Manchin’s insistence on making his votes conditional on measures that have Republican support has effectively handed the minority a powerful new tool — since by not cooperating they can effectively scuttle the Democratic agenda.
But the senator left the negotiations on Wednesday evening and said, “Everyone in that room agreed on the framework.”
The sticking points of the deal come down to how it will be financed. Republicans refuse to raise taxes. Biden opposed a GOP proposal to index the gas tax to inflation or to charge drivers of electric vehicles.
A complicated legislative dance
If Biden signs off, it will require complex congressional choreography to get the bill into law.
Progressives, dismayed at Biden’s diminished ambitions for the package, say that they will not guarantee their votes, including in the House of Representatives, without a simultaneous bill that includes many of the measures that Republicans got removed from the President’s original plan.
“These two things are, I think, going to have to travel together, for either of them to have a chance of passing,” Sen. Michael Bennet, a Colorado Democrat, told CNN’s Erin Burnett on Wednesday.
The larger measure would require Schumer to use a device known as reconciliation that is reserved for budgetary measures. Senate Budget Committee Chairman Bernie Sanders said on MSNBC on Wednesday that he was certain that moderate Democratic senators would back the two-track strategy.
But Manchin seemed squeamish about the size of the reconciliation bill that his colleague from Vermont is drawing up.
“That’s big. We’re very, very small,” Manchin told reporters outside the infrastructure talks. “We’re having a hard time getting to the small number — just imagine a big old number.”
Both Schumer and House Speaker Nancy Pelosi emerged from a two-hour meeting with White House officials Wednesday night and expressed optimism that they could move both bills in July, a month that is now shaping up as a blockbuster period for Biden’s agenda.
“One can’t be done without the other,” Schumer said.
There is uncertainty, however, over whether sufficient Republicans will sign onto an infrastructure deal if it is accompanied by a separate spending blitz that Democrats will try to pass on their own.
Republican Sen. Lindsey Graham of South Carolina said on “Fox News Sunday” this week that such an approach would be “very problematic.”
“If you want to work with Republicans to spend a trillion dollars on infrastructure, it’s available to you,” Graham said, paraphrasing his message to Biden. “If you don’t want to go that route and you pick a $6 trillion reconciliation package, I think you’ll get a lot of pushback from every Republican.”

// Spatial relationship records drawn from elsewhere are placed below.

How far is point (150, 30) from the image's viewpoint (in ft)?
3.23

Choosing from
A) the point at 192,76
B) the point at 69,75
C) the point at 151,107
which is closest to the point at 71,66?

As details broke of an infrastructure deal, negotiators seeking to narrow divides between Democrats and Republicans on police reform are yet to announce an agreement. One of the negotiators, Republican Sen. Tim Scott of South Carolina, previously said that a package needed to be agreed on by the end of June.
One of the top Democrats in the talks, Rep. Karen Bass of California, told CNN on Wednesday that the negotiations, bogged down on the issue of immunity in courts for police officers accused of violent conduct, had some way to go.
A deal on police reform on Thursday before lawmakers go on recess would turn what is already looking like a very good day for Biden into an even better one.